La
sociedad actual es la mayor productora de información de toda la historia de la
humanidad. Crovi y Lozano afirman que el
volumen de información se multiplica cada diez o quince años y que esa explosión
informativa provoca entre los ciudadanos una permanente sensación de incertidumbre, entendiendo como tal, una circunstancia donde abundan las dudas, la indeterminación
y la inseguridad. En este contexto, el término sobreinformado ya se maneja con sentido
peyorativo, y autores como el profesor Pablo Mendelevich no dudan en usarlo como
sinónimo de mal informado. De la misma forma, Wiesel, premio Nobel de la Paz en
1986, afirma la convergencia de sentido entre ambos términos. También Umberto
Eco se ha pronunciado sobre el tema en la misma línea cuando se pregunta ¿qué
diferencia hay entre un periódico que diga todo lo que uno no puede leer y un
periódico que no diga nada?
La literatura autorizada es
concordante con la sentencia de Wiesel, a la que se suma la reflexión de J.L. Borges cuando escribe que “pensar es olvidar
diferencias, es generalizar, abstraer y abstraerse en un mundo abarrotado de detalles.

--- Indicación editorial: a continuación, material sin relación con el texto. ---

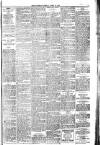 Somerset Guardian and Radstock Observer Friday 21 April 1916 Page 5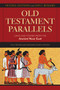 Old Testament Parallels has been, since its first edition, one of Paulist Press's best-regarded and best-selling titles. It has brought fresh and reader-friendly translation of the most important near east documents that share parallel themes and issues within biblical studies. This fourth edition has been completely revised in light of the ongoing and exciting discoveries of more and more ancient Near Eastern texts.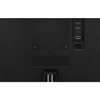 Moniteur LED IPS UHD 4K de 27 pouces thumb 4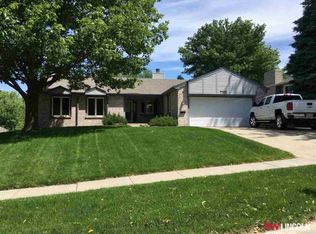 7300 Forbes Dr, Lincoln, NE 68516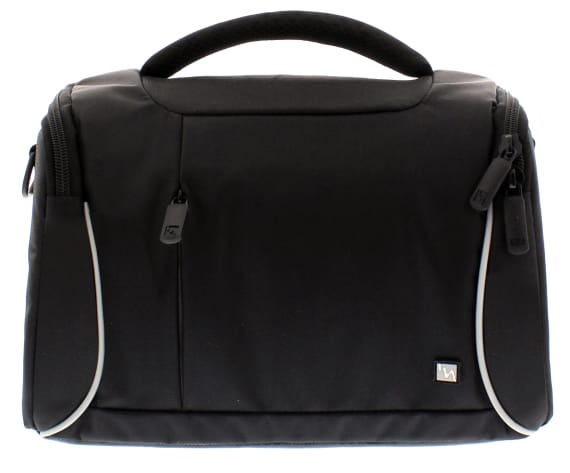 BOLSA ONE SHOT-FOTO-XXL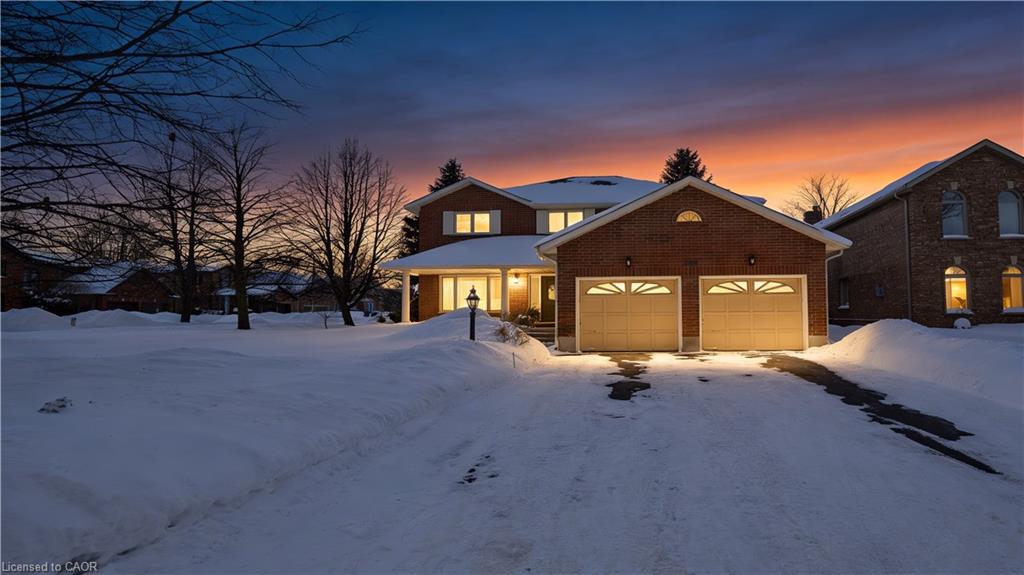 599-stonebury-crescent-waterloo-ontario-40804251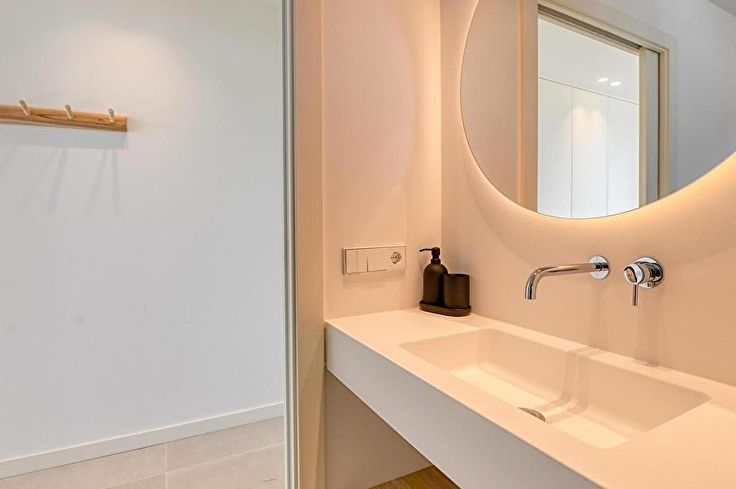 Chalet 4 dormitorios con Piscina, Wifi, Parking, Barbacoa y jardín en Calella de Palafrugell - Alquiler Temporada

Para el profesor Franganillo, la censura en democracia funciona
por asfixia. Para él, una forma de vetar contenidos es sobrecargarlos de
información y así diluir la capacidad de encontrar lo que buscamos. Es una
opinión razonable pero solo es eso, una opinión con forma de hipérbole cuyo
objetivo final es remover las actitudes pasivas de los lectores. En cualquier caso, hablaríamos de una censura no intencional, que se
produce de forma espontánea y casi inevitable por las complejas características
del crecimiento sin precedentes de la información en el momento actual. El
mismo autor ofrece la clave para moderar ese efecto censura por sobrecarga
informativa cuando sugiere que la gestión de
la información debe formar parte importante de nuestra vida.